A quel punto vidi finalmente la luce: anche se avevo creduto nel Signore per anni, non avevo mai notato che ci sono in effetti due passaggi diversi che profetizzano la Sua venuta. Nel primo tipo, Dio arriva e compie la Sua opera in segreto. Dopo aver scelto un gruppo di vincitori, Egli apparirà pubblicamente a tutti i popoli. Avevo letto molte volte questi stessi versi, eppure non li avevo mai compresi. Pare che io non avessi compreso la Bibbia, o che la comprendessi solo in parte. Se la sorella non mi avesse detto queste cose starei ancora aspettando che il Signore scenda pubblicamente su una nuvola, e quando quel giorno fosse giunto, il giorno in cui l’opera di salvezza di Dio giunge al termine, sarei stata gettata all’inferno in un pianto d’angoscia. Che sciocca! La sorella continuò a condividere con me delle altre verità sulle tre fasi dell’opera di Dio, la Sua incarnazione e altro. Dopo aver compreso queste cose, ero ancora più convinta che Dio Onnipotente è il Signore Gesù ritornato!

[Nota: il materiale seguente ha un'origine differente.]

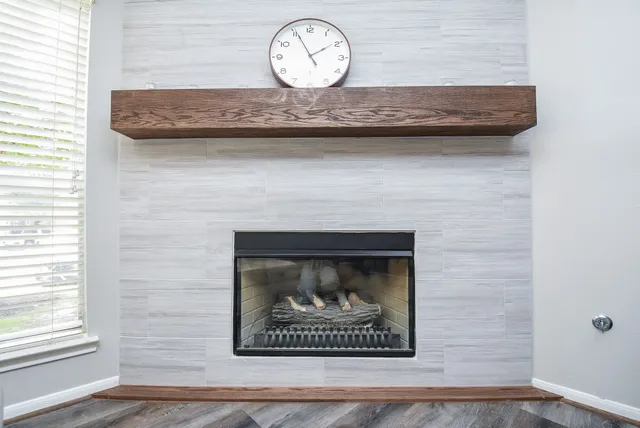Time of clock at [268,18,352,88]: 1:55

Pensiamoci: per duemila anni, tutti i credenti hanno sperato di accogliere il ritorno del Signore e godere di meravigliose benedizioni. Per fortuna e per grazia divina, io sono nata negli ultimi giorni e ho accolto la venuta del Signore durante la mia vita: ho sentito la voce del Signore e goduto dell’acqua del fiume di vita che sgorga dal trono. Ora mi sento grata, anche se ho qualche rimpianto. Ma soprattutto, mi sento benedetta! Aspettavo disperatamente il ritorno del Signore, ma non avrei mai immaginato che L’avrei incontrato e accolto in una tale maniera. Se non fosse stato per la grazia di Dio, avrei perso l’occasione di accogliere l’apparizione del Signore. Se avessi cercato di accoglierLo secondo le mie convinzioni, non ci sarei mai riuscita. Rendo grazie a Dio. Sono determinata ad eseguire il mio dovere per ripagare il Suo amore. Tutta la gloria sia per Dio Onnipotente!